Friday, December 16, 2005

Occupant: 1600 Pennsylvania Ave NW, Washington DC

Dear Elected One, (Assuming that is how you achieved office)

In that I am not a citizen of your country, but an all-the-while interested observer of US politics, I felt it my responsibility to offer some guidance as to your duties and responsibilities. (You seem to be confused). I will attempt to refrain from making subjective observations and instead, try to restrict my guidance to those documents, letters patent, terms of reference and any pertinent paper napkin musings which may clarify your expected performance for the remainder of your appointment.

I know I speak a different dialect of English than you. Please excuse the difference in our education. I tend to place the letter "U" where you think it unnecessary. Ignore it; it is of no particular importance. Likewise, I do understand your use of "y'all" when addressing someone and "all y'all" when addressing a group. But I digress.

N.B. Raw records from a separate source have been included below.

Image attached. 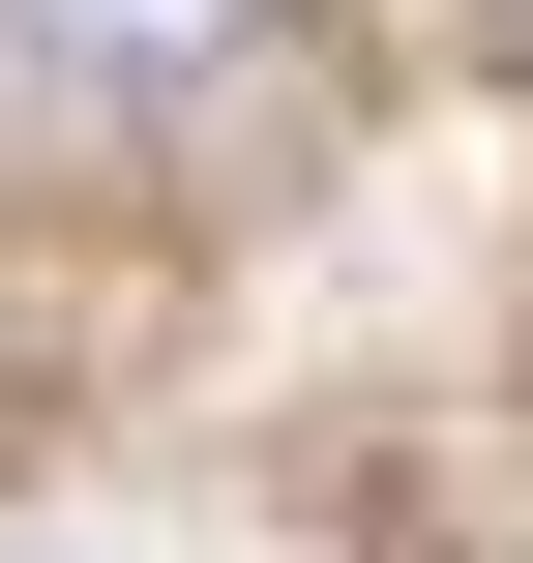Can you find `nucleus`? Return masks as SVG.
Masks as SVG:
<instances>
[{"label": "nucleus", "mask_w": 533, "mask_h": 563, "mask_svg": "<svg viewBox=\"0 0 533 563\" xmlns=\"http://www.w3.org/2000/svg\"><path fill=\"white\" fill-rule=\"evenodd\" d=\"M0 30H30L59 89H208V59L267 30V0H0Z\"/></svg>", "instance_id": "nucleus-1"}]
</instances>
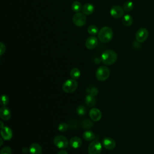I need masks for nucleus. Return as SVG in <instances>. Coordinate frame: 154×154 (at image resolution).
Segmentation results:
<instances>
[{
    "label": "nucleus",
    "instance_id": "31",
    "mask_svg": "<svg viewBox=\"0 0 154 154\" xmlns=\"http://www.w3.org/2000/svg\"><path fill=\"white\" fill-rule=\"evenodd\" d=\"M12 150L11 148L8 146H5L3 147L0 152V154H11Z\"/></svg>",
    "mask_w": 154,
    "mask_h": 154
},
{
    "label": "nucleus",
    "instance_id": "23",
    "mask_svg": "<svg viewBox=\"0 0 154 154\" xmlns=\"http://www.w3.org/2000/svg\"><path fill=\"white\" fill-rule=\"evenodd\" d=\"M70 75V76L73 79H77L79 78V76L81 75V72L78 68L75 67L71 70Z\"/></svg>",
    "mask_w": 154,
    "mask_h": 154
},
{
    "label": "nucleus",
    "instance_id": "15",
    "mask_svg": "<svg viewBox=\"0 0 154 154\" xmlns=\"http://www.w3.org/2000/svg\"><path fill=\"white\" fill-rule=\"evenodd\" d=\"M42 151V147L37 143H33L29 147V152L30 154H41Z\"/></svg>",
    "mask_w": 154,
    "mask_h": 154
},
{
    "label": "nucleus",
    "instance_id": "6",
    "mask_svg": "<svg viewBox=\"0 0 154 154\" xmlns=\"http://www.w3.org/2000/svg\"><path fill=\"white\" fill-rule=\"evenodd\" d=\"M54 143L59 149H65L67 147L69 141L66 137L59 135L54 137Z\"/></svg>",
    "mask_w": 154,
    "mask_h": 154
},
{
    "label": "nucleus",
    "instance_id": "26",
    "mask_svg": "<svg viewBox=\"0 0 154 154\" xmlns=\"http://www.w3.org/2000/svg\"><path fill=\"white\" fill-rule=\"evenodd\" d=\"M76 112L80 116H84L87 112V109L84 105H79L76 108Z\"/></svg>",
    "mask_w": 154,
    "mask_h": 154
},
{
    "label": "nucleus",
    "instance_id": "14",
    "mask_svg": "<svg viewBox=\"0 0 154 154\" xmlns=\"http://www.w3.org/2000/svg\"><path fill=\"white\" fill-rule=\"evenodd\" d=\"M0 117L4 120H8L11 117L10 110L5 106L0 108Z\"/></svg>",
    "mask_w": 154,
    "mask_h": 154
},
{
    "label": "nucleus",
    "instance_id": "7",
    "mask_svg": "<svg viewBox=\"0 0 154 154\" xmlns=\"http://www.w3.org/2000/svg\"><path fill=\"white\" fill-rule=\"evenodd\" d=\"M73 23L77 26H84L86 23V17L83 13H76L72 17Z\"/></svg>",
    "mask_w": 154,
    "mask_h": 154
},
{
    "label": "nucleus",
    "instance_id": "13",
    "mask_svg": "<svg viewBox=\"0 0 154 154\" xmlns=\"http://www.w3.org/2000/svg\"><path fill=\"white\" fill-rule=\"evenodd\" d=\"M1 137L5 140H10L11 139L13 133L11 129L8 126H4L1 130Z\"/></svg>",
    "mask_w": 154,
    "mask_h": 154
},
{
    "label": "nucleus",
    "instance_id": "19",
    "mask_svg": "<svg viewBox=\"0 0 154 154\" xmlns=\"http://www.w3.org/2000/svg\"><path fill=\"white\" fill-rule=\"evenodd\" d=\"M122 21V23L125 26H129L133 23V18L131 15L126 14L123 16Z\"/></svg>",
    "mask_w": 154,
    "mask_h": 154
},
{
    "label": "nucleus",
    "instance_id": "24",
    "mask_svg": "<svg viewBox=\"0 0 154 154\" xmlns=\"http://www.w3.org/2000/svg\"><path fill=\"white\" fill-rule=\"evenodd\" d=\"M123 8L125 11H127V12L131 11L134 8V4L132 1H126L124 3Z\"/></svg>",
    "mask_w": 154,
    "mask_h": 154
},
{
    "label": "nucleus",
    "instance_id": "9",
    "mask_svg": "<svg viewBox=\"0 0 154 154\" xmlns=\"http://www.w3.org/2000/svg\"><path fill=\"white\" fill-rule=\"evenodd\" d=\"M149 32L147 29L145 28H139L135 34V39L139 43H143L148 37Z\"/></svg>",
    "mask_w": 154,
    "mask_h": 154
},
{
    "label": "nucleus",
    "instance_id": "35",
    "mask_svg": "<svg viewBox=\"0 0 154 154\" xmlns=\"http://www.w3.org/2000/svg\"><path fill=\"white\" fill-rule=\"evenodd\" d=\"M0 123H1V129H2V128H3L4 126V124H3V122H0Z\"/></svg>",
    "mask_w": 154,
    "mask_h": 154
},
{
    "label": "nucleus",
    "instance_id": "29",
    "mask_svg": "<svg viewBox=\"0 0 154 154\" xmlns=\"http://www.w3.org/2000/svg\"><path fill=\"white\" fill-rule=\"evenodd\" d=\"M68 126L71 129H75L78 127V121L75 119H72L69 122Z\"/></svg>",
    "mask_w": 154,
    "mask_h": 154
},
{
    "label": "nucleus",
    "instance_id": "30",
    "mask_svg": "<svg viewBox=\"0 0 154 154\" xmlns=\"http://www.w3.org/2000/svg\"><path fill=\"white\" fill-rule=\"evenodd\" d=\"M87 92L90 94H91V95H92L93 96H96L98 94L99 91H98V90H97V88L93 87H91L90 88H88L87 89Z\"/></svg>",
    "mask_w": 154,
    "mask_h": 154
},
{
    "label": "nucleus",
    "instance_id": "12",
    "mask_svg": "<svg viewBox=\"0 0 154 154\" xmlns=\"http://www.w3.org/2000/svg\"><path fill=\"white\" fill-rule=\"evenodd\" d=\"M98 44V40L94 36L89 37L85 41V47L88 49H94Z\"/></svg>",
    "mask_w": 154,
    "mask_h": 154
},
{
    "label": "nucleus",
    "instance_id": "1",
    "mask_svg": "<svg viewBox=\"0 0 154 154\" xmlns=\"http://www.w3.org/2000/svg\"><path fill=\"white\" fill-rule=\"evenodd\" d=\"M117 58V53L111 49H107L103 52L100 59L103 64L105 65H111L114 64Z\"/></svg>",
    "mask_w": 154,
    "mask_h": 154
},
{
    "label": "nucleus",
    "instance_id": "33",
    "mask_svg": "<svg viewBox=\"0 0 154 154\" xmlns=\"http://www.w3.org/2000/svg\"><path fill=\"white\" fill-rule=\"evenodd\" d=\"M22 152L23 153H27L29 152V149L26 147H24L23 149H22Z\"/></svg>",
    "mask_w": 154,
    "mask_h": 154
},
{
    "label": "nucleus",
    "instance_id": "11",
    "mask_svg": "<svg viewBox=\"0 0 154 154\" xmlns=\"http://www.w3.org/2000/svg\"><path fill=\"white\" fill-rule=\"evenodd\" d=\"M89 116L93 121L97 122L100 120L102 118V112L99 109L93 108L90 109Z\"/></svg>",
    "mask_w": 154,
    "mask_h": 154
},
{
    "label": "nucleus",
    "instance_id": "21",
    "mask_svg": "<svg viewBox=\"0 0 154 154\" xmlns=\"http://www.w3.org/2000/svg\"><path fill=\"white\" fill-rule=\"evenodd\" d=\"M71 8H72V10L73 11L78 13L81 10H82V4H81V2H79V1H75L72 4Z\"/></svg>",
    "mask_w": 154,
    "mask_h": 154
},
{
    "label": "nucleus",
    "instance_id": "2",
    "mask_svg": "<svg viewBox=\"0 0 154 154\" xmlns=\"http://www.w3.org/2000/svg\"><path fill=\"white\" fill-rule=\"evenodd\" d=\"M99 40L103 43H106L110 42L113 37V32L112 29L109 26H104L102 28L97 34Z\"/></svg>",
    "mask_w": 154,
    "mask_h": 154
},
{
    "label": "nucleus",
    "instance_id": "16",
    "mask_svg": "<svg viewBox=\"0 0 154 154\" xmlns=\"http://www.w3.org/2000/svg\"><path fill=\"white\" fill-rule=\"evenodd\" d=\"M94 10V7L91 4H85L82 6V12L85 15H90L91 14Z\"/></svg>",
    "mask_w": 154,
    "mask_h": 154
},
{
    "label": "nucleus",
    "instance_id": "36",
    "mask_svg": "<svg viewBox=\"0 0 154 154\" xmlns=\"http://www.w3.org/2000/svg\"><path fill=\"white\" fill-rule=\"evenodd\" d=\"M2 138H1V139H0V141H1V144H0V146H2V143H3V141H2Z\"/></svg>",
    "mask_w": 154,
    "mask_h": 154
},
{
    "label": "nucleus",
    "instance_id": "25",
    "mask_svg": "<svg viewBox=\"0 0 154 154\" xmlns=\"http://www.w3.org/2000/svg\"><path fill=\"white\" fill-rule=\"evenodd\" d=\"M87 31L88 32L92 35H95L96 34H98L99 31H98V28L95 26V25H90L87 28Z\"/></svg>",
    "mask_w": 154,
    "mask_h": 154
},
{
    "label": "nucleus",
    "instance_id": "22",
    "mask_svg": "<svg viewBox=\"0 0 154 154\" xmlns=\"http://www.w3.org/2000/svg\"><path fill=\"white\" fill-rule=\"evenodd\" d=\"M81 125L83 129H89L93 126V123L91 120H90V119H84L81 122Z\"/></svg>",
    "mask_w": 154,
    "mask_h": 154
},
{
    "label": "nucleus",
    "instance_id": "17",
    "mask_svg": "<svg viewBox=\"0 0 154 154\" xmlns=\"http://www.w3.org/2000/svg\"><path fill=\"white\" fill-rule=\"evenodd\" d=\"M70 145L74 149L79 148L82 145V141L80 138L78 137H73L70 140Z\"/></svg>",
    "mask_w": 154,
    "mask_h": 154
},
{
    "label": "nucleus",
    "instance_id": "4",
    "mask_svg": "<svg viewBox=\"0 0 154 154\" xmlns=\"http://www.w3.org/2000/svg\"><path fill=\"white\" fill-rule=\"evenodd\" d=\"M109 70L107 67L100 66L96 70V77L97 80L100 81H104L109 78Z\"/></svg>",
    "mask_w": 154,
    "mask_h": 154
},
{
    "label": "nucleus",
    "instance_id": "32",
    "mask_svg": "<svg viewBox=\"0 0 154 154\" xmlns=\"http://www.w3.org/2000/svg\"><path fill=\"white\" fill-rule=\"evenodd\" d=\"M5 51V46L2 42H1L0 43V55H3Z\"/></svg>",
    "mask_w": 154,
    "mask_h": 154
},
{
    "label": "nucleus",
    "instance_id": "28",
    "mask_svg": "<svg viewBox=\"0 0 154 154\" xmlns=\"http://www.w3.org/2000/svg\"><path fill=\"white\" fill-rule=\"evenodd\" d=\"M8 102H9V99H8V97L7 95L3 94V95L1 96V105L2 106H6V105L8 104Z\"/></svg>",
    "mask_w": 154,
    "mask_h": 154
},
{
    "label": "nucleus",
    "instance_id": "20",
    "mask_svg": "<svg viewBox=\"0 0 154 154\" xmlns=\"http://www.w3.org/2000/svg\"><path fill=\"white\" fill-rule=\"evenodd\" d=\"M83 138L88 141L93 140L95 138V135L92 131H86L83 133Z\"/></svg>",
    "mask_w": 154,
    "mask_h": 154
},
{
    "label": "nucleus",
    "instance_id": "27",
    "mask_svg": "<svg viewBox=\"0 0 154 154\" xmlns=\"http://www.w3.org/2000/svg\"><path fill=\"white\" fill-rule=\"evenodd\" d=\"M68 128H69L68 124H67V123H66L64 122L60 123L58 125V129L59 130V131L63 132L66 131Z\"/></svg>",
    "mask_w": 154,
    "mask_h": 154
},
{
    "label": "nucleus",
    "instance_id": "5",
    "mask_svg": "<svg viewBox=\"0 0 154 154\" xmlns=\"http://www.w3.org/2000/svg\"><path fill=\"white\" fill-rule=\"evenodd\" d=\"M102 151V144L99 140H95L90 143L88 147L89 154H100Z\"/></svg>",
    "mask_w": 154,
    "mask_h": 154
},
{
    "label": "nucleus",
    "instance_id": "8",
    "mask_svg": "<svg viewBox=\"0 0 154 154\" xmlns=\"http://www.w3.org/2000/svg\"><path fill=\"white\" fill-rule=\"evenodd\" d=\"M125 10L123 7L120 5H115L112 6L110 9V14L114 18L119 19L124 16Z\"/></svg>",
    "mask_w": 154,
    "mask_h": 154
},
{
    "label": "nucleus",
    "instance_id": "18",
    "mask_svg": "<svg viewBox=\"0 0 154 154\" xmlns=\"http://www.w3.org/2000/svg\"><path fill=\"white\" fill-rule=\"evenodd\" d=\"M85 102L88 107L91 108L95 105L96 102V99L94 96L88 94L85 96Z\"/></svg>",
    "mask_w": 154,
    "mask_h": 154
},
{
    "label": "nucleus",
    "instance_id": "3",
    "mask_svg": "<svg viewBox=\"0 0 154 154\" xmlns=\"http://www.w3.org/2000/svg\"><path fill=\"white\" fill-rule=\"evenodd\" d=\"M78 87V82L75 79H69L66 80L62 85L63 91L67 93L74 92Z\"/></svg>",
    "mask_w": 154,
    "mask_h": 154
},
{
    "label": "nucleus",
    "instance_id": "10",
    "mask_svg": "<svg viewBox=\"0 0 154 154\" xmlns=\"http://www.w3.org/2000/svg\"><path fill=\"white\" fill-rule=\"evenodd\" d=\"M102 144L103 147L107 150H112L116 147V143L114 140L110 137H104L102 140Z\"/></svg>",
    "mask_w": 154,
    "mask_h": 154
},
{
    "label": "nucleus",
    "instance_id": "34",
    "mask_svg": "<svg viewBox=\"0 0 154 154\" xmlns=\"http://www.w3.org/2000/svg\"><path fill=\"white\" fill-rule=\"evenodd\" d=\"M57 154H68V153L66 150H60V152H58L57 153Z\"/></svg>",
    "mask_w": 154,
    "mask_h": 154
}]
</instances>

Your first term of reference is the oath (or affirmation) which you swore (or affirmed), as per Article II, Section 1 of the US Constitution. As you can see:

I do solemnly swear (or affirm) that I will faithfully execute the Office of President of the United States, and will to the best of my Ability, preserve, protect and defend the Constitution of the United States

This is directly extracted from the Constitution. Note that nowhere, does it say, "So Help Me God." I know you said it, as did others preceding you, but it's not necessary. According to my research, the only higher power you answer to is the people who managed to successfully operate the voting machines. In fact, you didn't even have to put your hand on the Bible. You could have used, say, the Looney Spoons Cookbook, or nothing at all.

Notice that the oath says you are required to preserve, protect and defend: The Constitution of the United States. Wow. It turns out that it is not just some "goddamned piece of paper". It's your job! Now, I know for the past four years you've been using the line, "It's my job to protect the American people... my primary job." Not according to your terms of reference. In fact, the American people are more than capable of protecting themselves (and you). Look at what they did WITHOUT a president.

You may not declare war on anybody. You can ask, but you can't just do it without permission. If you need another war, you have to ask Congress, in accordance with Article I, Section 8 of the Constitution. Don't let that worry you though, because YOU get to be in charge of the army and the navy, (there is no mention of the air force) as Commander-in-Chief.

About the Commander-in-Chief thing. Article II, Section 2 of the Constitution makes you the C-in-C. Be aware that it is the lesser of offices when compared to President of the United States. I notice you call yourself Commander-in-Chief a lot. That's nice, but then people might think someone else is the President... like your deputy. Since your deputy's oath includes the phrase "against all enemies, foreign and domestic" and doesn't include "protect" in reference to the Constitution, he doesn't have as high a calling as you, but he is looking for enemies. Beware the deputy.

You may make treaties with other countries, international organizations, and anyone else who tickles your fancy. The Constitution says so in Article II, Section 2. You do, however require two-thirds of the Senators to concur. (That's roughly 66 of them). It also goes that in order to dispense with a treaty, you pretty much have to go through the same process. Beware of minor deputies suggesting that a modern paradigm has rendered treaty conventions "quaint". Minor deputies are stupid people. You are the intelligent one. That's why THEY are reading the newspapers to YOU.

You should refrain from spying on your fellow citizens. (You are still a citizen, even though you may feel more important and make more money than most of them). I know sometimes you really feel like it, but there's that pesky Constitution again. Yep, the 4th Amendment. You can ask Congress to pass a law that allows spying, but you can't violate the Constitution. I have sent you a small blackboard and some "freedom" chalk, (British, not French). Write, "I will not spy on my fellow citizens without a warrant" 100 times. That will help you remember.

You MAY spy on embassies, foreign diplomats, tourists, etc. That should mitigate the fun you don't get to have spying on Americans. You can plant bugs in the Canadian embassy, for example. By the way, Tim Horton's is a Canadian phenomenom. It has pretty good doughnuts and great coffee. I know the CIA is going to tell you it is a hockey player. That's OLD intelligence. Don't use it. We all know where faulty intelligence gets you. Ignore the Tim Horton's outlets that are appearing in New England. They are of no consequence. Anyway, Wendy's actually owns Tim Horton's and we have Wendy's here. So, we're not really trying to take over New England. Wendy's is.

I know this has been a bit dry, but hang in there. I know you can do it. And oh, that ambassador you sent? That's why I feel you need counsel from outside your borders. You are getting some really crappy advice at home.